1938'de yaptığı ise biraz daha farklı. Orta sahadaki yapıyı ve görevler koruyor ancak bu kez seçtiği santrahaf Uruguay-Arjantin geleneğinin dışında, klasik ve standart Avrupa oyunu santrahafı(adını hatırlayamadım şimdi). Bu düzene "sistema" deniyor. Nereo Rocco Catenaccio'yu icat edene kadar da İtalyan Futbolu, "sistema" temelinde oynanıyor. Benim yorumuma göre Metodo'da başlangıç noktası ofansif. Ancak sistema'daki fikir bence de defansif.

Oyunun merkezinin orta sahaya kayması da benim kişisel fikrimce bu dönem değildir. Bence o noktada başlangıç 62 Şili'de ilk kez Brezilya'nın oynadığı 4-3-3 ile gelir. Arkasından gelen ilk diziliş devrimi diyebileceğimiz Ramsey'in 66 çeyrek finalinde başlattığı kanatsız 4-4-2'si de bu trendin en belirgin izidir.
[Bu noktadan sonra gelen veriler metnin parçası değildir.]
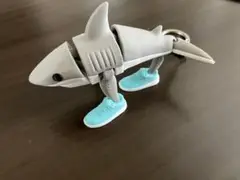 最終値下げ☆トララレロ・トラララ 3Dキーホルダー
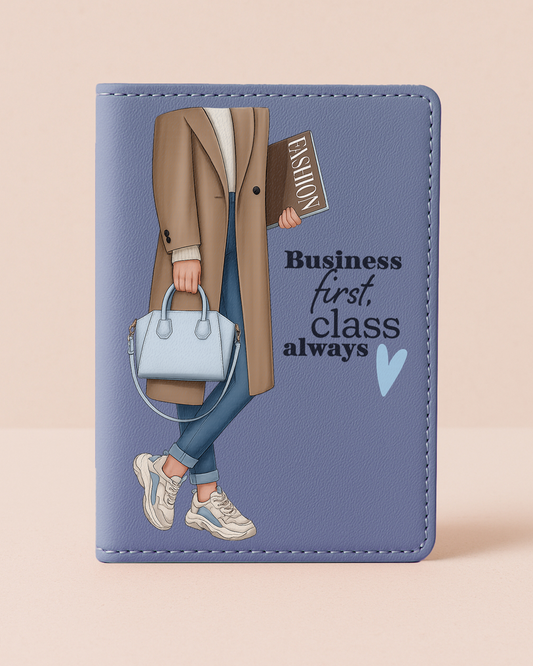 Passport Cover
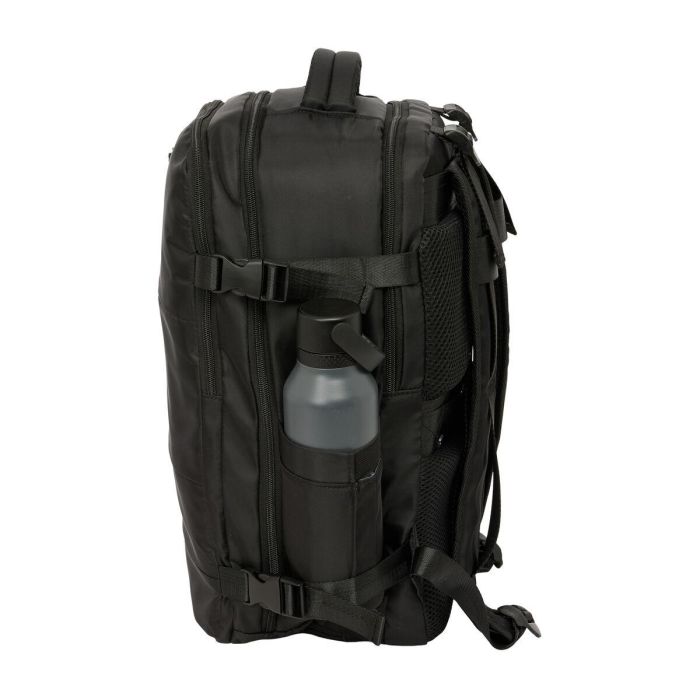 Safta Mochila Viaje Cabina Portatil 15,6'' Sevilla Fc 29x44x19cm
Bu noktalardan bağımsız olarak, ancak yazı ile ilgili olduğunu düşündüğümden tartışmak istediğim başka bir konu var aslında: Futbolda hücumu teşvik etmek ve gol sayısını arttırmak için 1925'ten başlayarak(ki bence en etkilisi budur) birkaç değişiklik yapıldı. Bu değişiklikler öncelikli olarak saha dışında yapılan işlerdi. Ancak son yirmi yılda futbolda, hücumu teşvik etmek için doğrudan saha içini etkileyen irili ufaklı pek çok kural yorumu değişikliğine gidildi. Beklenti bu değişikliklerin takımları hücuma teşvik etmesiydi. Geldiğimiz noktada bu ikinci tarzda başlatılan uygulamalar beklenen sonucu mu verdi yoksa tam tersi etkiyi mi yarattı? Kaş yapalım derken göz çıkarma durumu var mı?

Sormak için uygun yer yorum kısmı mıdır, mesaj yolu ile ulaşmak mı gerekir bilemedim. Ben buraya not düşeyim, isterseniz daha etraflıca bir mesaj da atabilirim.